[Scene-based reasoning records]
━━━━━━━━

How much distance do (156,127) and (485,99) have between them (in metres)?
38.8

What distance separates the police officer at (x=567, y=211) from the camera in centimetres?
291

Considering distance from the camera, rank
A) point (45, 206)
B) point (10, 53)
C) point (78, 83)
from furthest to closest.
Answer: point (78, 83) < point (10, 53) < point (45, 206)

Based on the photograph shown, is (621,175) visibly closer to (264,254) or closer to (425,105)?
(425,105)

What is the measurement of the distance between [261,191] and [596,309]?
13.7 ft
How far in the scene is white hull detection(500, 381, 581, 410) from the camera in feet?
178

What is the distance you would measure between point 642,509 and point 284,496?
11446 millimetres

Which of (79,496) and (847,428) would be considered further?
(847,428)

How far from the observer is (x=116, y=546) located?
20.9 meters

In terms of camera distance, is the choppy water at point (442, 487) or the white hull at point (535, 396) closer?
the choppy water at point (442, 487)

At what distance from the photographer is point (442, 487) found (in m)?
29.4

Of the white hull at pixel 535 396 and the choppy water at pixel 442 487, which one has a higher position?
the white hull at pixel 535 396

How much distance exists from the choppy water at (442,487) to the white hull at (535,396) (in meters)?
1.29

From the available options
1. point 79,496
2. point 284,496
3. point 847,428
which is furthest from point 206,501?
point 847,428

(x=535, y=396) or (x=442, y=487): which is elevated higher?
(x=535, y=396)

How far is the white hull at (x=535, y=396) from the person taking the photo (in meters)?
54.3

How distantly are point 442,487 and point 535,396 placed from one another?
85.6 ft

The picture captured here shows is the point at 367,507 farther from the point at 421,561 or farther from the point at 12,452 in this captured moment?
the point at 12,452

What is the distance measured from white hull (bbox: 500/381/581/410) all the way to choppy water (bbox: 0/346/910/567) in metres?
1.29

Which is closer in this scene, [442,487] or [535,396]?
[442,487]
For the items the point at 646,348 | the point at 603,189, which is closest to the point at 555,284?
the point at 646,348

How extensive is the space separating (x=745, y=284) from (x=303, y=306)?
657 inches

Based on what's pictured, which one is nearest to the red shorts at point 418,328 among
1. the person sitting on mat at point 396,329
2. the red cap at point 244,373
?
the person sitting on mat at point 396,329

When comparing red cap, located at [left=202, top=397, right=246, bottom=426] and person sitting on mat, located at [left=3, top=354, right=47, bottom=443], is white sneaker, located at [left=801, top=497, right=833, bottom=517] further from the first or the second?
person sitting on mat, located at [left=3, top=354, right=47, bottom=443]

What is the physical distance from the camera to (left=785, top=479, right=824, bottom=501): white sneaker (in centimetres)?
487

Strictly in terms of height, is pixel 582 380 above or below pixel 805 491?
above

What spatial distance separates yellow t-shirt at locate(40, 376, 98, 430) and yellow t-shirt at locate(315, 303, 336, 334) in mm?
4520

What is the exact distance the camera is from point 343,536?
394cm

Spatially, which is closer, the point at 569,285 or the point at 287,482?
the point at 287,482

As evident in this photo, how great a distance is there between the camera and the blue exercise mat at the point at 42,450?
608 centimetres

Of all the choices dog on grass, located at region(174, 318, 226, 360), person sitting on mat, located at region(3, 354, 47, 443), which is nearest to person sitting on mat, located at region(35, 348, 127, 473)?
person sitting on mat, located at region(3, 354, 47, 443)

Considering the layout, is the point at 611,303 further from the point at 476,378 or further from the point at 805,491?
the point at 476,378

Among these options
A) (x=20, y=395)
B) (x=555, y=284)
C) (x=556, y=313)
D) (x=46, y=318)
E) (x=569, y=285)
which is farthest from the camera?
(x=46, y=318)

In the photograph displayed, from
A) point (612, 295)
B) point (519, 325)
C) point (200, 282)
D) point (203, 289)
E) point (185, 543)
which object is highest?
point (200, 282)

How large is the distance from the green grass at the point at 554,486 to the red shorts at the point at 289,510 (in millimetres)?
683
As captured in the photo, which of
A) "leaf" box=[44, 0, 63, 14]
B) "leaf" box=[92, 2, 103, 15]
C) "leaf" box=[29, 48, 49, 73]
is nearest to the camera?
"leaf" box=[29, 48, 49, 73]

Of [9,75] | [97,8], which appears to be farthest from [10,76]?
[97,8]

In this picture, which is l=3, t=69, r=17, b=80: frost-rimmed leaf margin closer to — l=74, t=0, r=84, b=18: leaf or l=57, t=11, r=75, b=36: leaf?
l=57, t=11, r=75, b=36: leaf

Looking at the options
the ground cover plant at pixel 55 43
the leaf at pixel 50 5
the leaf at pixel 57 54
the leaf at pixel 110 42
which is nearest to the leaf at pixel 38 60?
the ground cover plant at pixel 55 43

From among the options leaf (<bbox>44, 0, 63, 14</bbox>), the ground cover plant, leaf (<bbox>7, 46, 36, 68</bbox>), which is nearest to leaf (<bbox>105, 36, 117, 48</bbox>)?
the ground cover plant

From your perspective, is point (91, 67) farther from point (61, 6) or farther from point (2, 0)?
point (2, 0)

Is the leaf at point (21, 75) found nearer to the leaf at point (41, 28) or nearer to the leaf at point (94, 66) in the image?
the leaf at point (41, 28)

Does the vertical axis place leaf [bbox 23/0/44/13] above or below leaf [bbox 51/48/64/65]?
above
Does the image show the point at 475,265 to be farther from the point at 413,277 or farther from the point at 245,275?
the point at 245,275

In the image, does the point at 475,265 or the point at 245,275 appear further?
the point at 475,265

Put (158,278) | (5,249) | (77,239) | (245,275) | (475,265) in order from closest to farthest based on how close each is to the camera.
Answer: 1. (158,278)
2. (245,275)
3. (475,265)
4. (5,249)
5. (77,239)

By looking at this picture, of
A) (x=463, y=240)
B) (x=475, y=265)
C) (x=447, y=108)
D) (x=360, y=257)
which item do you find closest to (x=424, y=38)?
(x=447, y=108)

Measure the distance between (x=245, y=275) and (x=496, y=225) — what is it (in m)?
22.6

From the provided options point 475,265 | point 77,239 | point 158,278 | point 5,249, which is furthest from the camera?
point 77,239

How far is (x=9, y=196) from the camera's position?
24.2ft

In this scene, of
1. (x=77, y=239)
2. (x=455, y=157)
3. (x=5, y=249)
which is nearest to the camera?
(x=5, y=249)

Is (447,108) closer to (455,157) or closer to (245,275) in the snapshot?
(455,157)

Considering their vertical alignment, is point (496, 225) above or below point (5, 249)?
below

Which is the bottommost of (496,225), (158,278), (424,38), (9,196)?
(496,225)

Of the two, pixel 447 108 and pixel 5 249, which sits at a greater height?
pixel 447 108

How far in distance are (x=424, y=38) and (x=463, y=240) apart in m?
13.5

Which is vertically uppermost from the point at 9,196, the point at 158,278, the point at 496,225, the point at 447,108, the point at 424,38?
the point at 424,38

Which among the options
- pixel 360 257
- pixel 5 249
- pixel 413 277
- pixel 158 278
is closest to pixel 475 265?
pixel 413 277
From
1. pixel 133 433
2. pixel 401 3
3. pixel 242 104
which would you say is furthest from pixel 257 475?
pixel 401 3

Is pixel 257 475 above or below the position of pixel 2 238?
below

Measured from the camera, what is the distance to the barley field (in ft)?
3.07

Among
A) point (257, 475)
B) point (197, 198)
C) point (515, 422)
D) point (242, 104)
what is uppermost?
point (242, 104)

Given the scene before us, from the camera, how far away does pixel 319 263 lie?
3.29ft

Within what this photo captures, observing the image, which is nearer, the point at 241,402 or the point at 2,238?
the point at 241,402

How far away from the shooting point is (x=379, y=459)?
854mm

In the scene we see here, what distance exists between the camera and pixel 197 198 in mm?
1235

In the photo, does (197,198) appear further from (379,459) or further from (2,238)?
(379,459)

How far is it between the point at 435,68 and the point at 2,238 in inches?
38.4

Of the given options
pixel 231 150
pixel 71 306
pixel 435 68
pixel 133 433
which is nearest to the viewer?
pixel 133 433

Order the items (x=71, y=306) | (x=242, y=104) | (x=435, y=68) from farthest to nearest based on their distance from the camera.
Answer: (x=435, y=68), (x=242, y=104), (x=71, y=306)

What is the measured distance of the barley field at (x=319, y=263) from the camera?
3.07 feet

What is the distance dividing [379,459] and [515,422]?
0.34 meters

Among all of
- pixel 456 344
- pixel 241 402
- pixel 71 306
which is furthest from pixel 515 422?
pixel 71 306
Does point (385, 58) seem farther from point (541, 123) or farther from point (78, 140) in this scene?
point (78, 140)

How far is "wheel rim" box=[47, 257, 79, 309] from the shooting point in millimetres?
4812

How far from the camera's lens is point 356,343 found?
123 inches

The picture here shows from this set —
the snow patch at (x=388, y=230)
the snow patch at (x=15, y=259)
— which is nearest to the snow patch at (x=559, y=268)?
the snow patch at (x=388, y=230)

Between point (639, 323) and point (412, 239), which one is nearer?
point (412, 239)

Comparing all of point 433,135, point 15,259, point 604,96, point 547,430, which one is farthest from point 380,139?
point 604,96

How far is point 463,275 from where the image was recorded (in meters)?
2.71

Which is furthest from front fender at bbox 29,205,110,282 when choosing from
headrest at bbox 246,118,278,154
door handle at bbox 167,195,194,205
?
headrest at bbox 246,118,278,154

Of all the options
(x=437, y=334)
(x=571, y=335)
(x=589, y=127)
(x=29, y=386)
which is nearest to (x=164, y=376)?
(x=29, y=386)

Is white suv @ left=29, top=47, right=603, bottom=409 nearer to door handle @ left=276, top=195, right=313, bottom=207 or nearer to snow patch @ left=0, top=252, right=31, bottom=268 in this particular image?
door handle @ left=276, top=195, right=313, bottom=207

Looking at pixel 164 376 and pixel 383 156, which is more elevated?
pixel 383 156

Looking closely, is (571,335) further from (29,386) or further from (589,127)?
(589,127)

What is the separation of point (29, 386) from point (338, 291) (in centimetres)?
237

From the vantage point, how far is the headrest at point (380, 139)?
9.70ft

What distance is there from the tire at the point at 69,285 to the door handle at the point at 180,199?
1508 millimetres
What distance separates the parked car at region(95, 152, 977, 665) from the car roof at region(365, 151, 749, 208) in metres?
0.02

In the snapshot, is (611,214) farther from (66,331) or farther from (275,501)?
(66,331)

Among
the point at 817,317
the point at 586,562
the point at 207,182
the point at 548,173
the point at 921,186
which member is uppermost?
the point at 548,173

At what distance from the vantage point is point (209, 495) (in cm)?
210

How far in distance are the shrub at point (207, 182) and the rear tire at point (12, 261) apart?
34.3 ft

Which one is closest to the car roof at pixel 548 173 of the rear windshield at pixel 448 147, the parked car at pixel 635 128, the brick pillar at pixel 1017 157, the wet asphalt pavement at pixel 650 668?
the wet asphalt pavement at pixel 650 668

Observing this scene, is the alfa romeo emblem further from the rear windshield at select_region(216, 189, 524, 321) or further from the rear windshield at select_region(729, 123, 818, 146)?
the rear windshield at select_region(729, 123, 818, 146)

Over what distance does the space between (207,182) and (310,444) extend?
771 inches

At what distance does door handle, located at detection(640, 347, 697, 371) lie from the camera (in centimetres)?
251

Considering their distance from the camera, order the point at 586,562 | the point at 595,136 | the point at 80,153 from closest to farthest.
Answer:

━━━━━━━━

* _DO THIS_
Count the lines of the records above that contain the string "millimetres", treating case as significant, and give only that number.

* _RIGHT ANSWER_
4